In fact, a lot of atrocities were committed against Asaba people, I don’t really know which experience to relate to you because the experiences we had were just innumerable. Asaba indigenes were killed, properties were burnt or taken away by the devilish Nigerian soldiers.

In our presence, they lined up about 10 people who they shot to tell us of what was going to be our fate in the next few minutes.

How did you survive?

I escaped with my uncle to the East a day after the massacre with the help of some of the soldiers. The Nigeria troops burnt down houses and people were executed and buried. Some were burnt inside the houses they set ablaze. I can tell you the soldiers did not have any milk of human kindness.

How did the people feel about General Gowon’s apology?

You can see we are forgiving. The majority of Asaba people have forgiven, but they have not forgotten. Remember, if you do not forgive, you cannot move forward. It is at this point that we as a people put together the 50th anniversary in order to perform the last burial of our late fathers, uncles and brothers who were massacred 50 years ago.

Today, our families are doing better than the families of the people who killed and murdered us. One of the sons of the soldier that sent my father to his early grave is a drunk on the streets of London today.

People eventually got back to their homestead after, how was it like?

Asaba was a ghost town immediately after the killings; Asaba became a town of just women and no men. But as God would have it, we came back to rule. Asaba men can stand shoulder high with any Nigerian anywhere in the world. I am happy to state that our children are even better than the children of those who wanted to wipe us from the face of this earth.

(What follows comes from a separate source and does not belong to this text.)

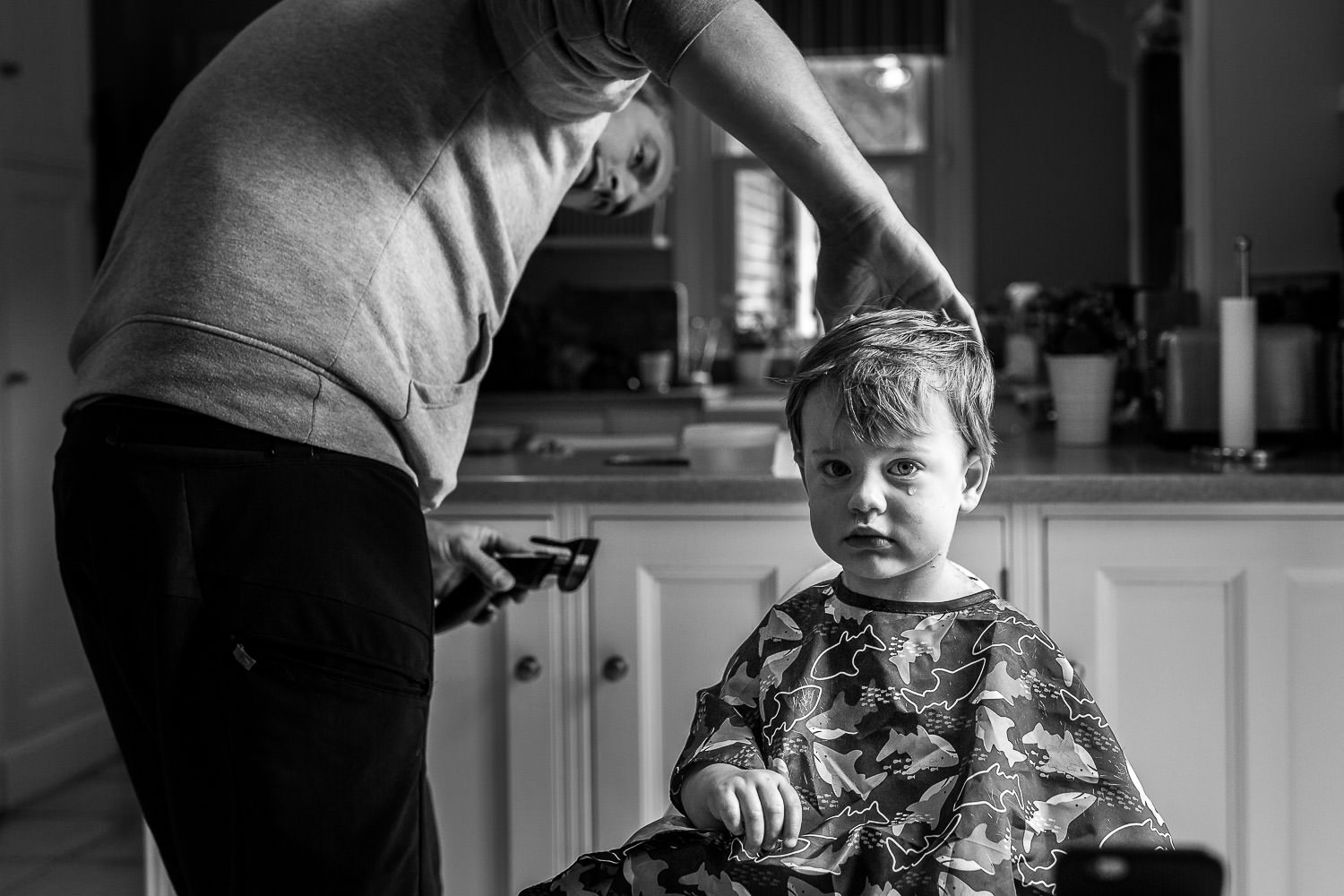 Little boy sheds a tear as father cuts his hair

Were all the Nigerian troops bad?

There were some good soldiers that rescued some Asaba indigenes to safe areas in Illa, Ogwashi-uku, Agbor and Ibusa. One major Paul Ogbedor from Benin, who graduated from SPC Asaba in 1969, was among those that saved three of my uncles, Justice JD Gwam, Larry Gwam and Nicholas Gwam.

One of them was his classmate at SPC; he flew them from Asaba to Illah.

Major Paul Ogbedor was among those honoured by Asaba during the 50th anniversary of Asaba Massacre. Others honoured were Prof. Wole Soyinka, for being the first person to document Asaba Pogrom in his first book, “Man Die”, published in 1971. We also honoured Prof. Ottanelli and a female Professor, Prof. Elizabeth Brad from the University of Florida.  She published a book after ten years of research and titled it ‘Trauma Memory.’

It will interest you to know that some other people that saved Asaba indigenes were Ibrahim Babangida and one Major Omor Sanda (who was later called General Ike Nwachukwu). They were among the soldiers who rescued Asaba people to a safe haven in Illa.

What do you think Asaba people want from Nigeria for this massacre?

Simply put, we want unreserved apology and repentance. We want a public apology from the President and Commander-in-Chief of the Armed forces.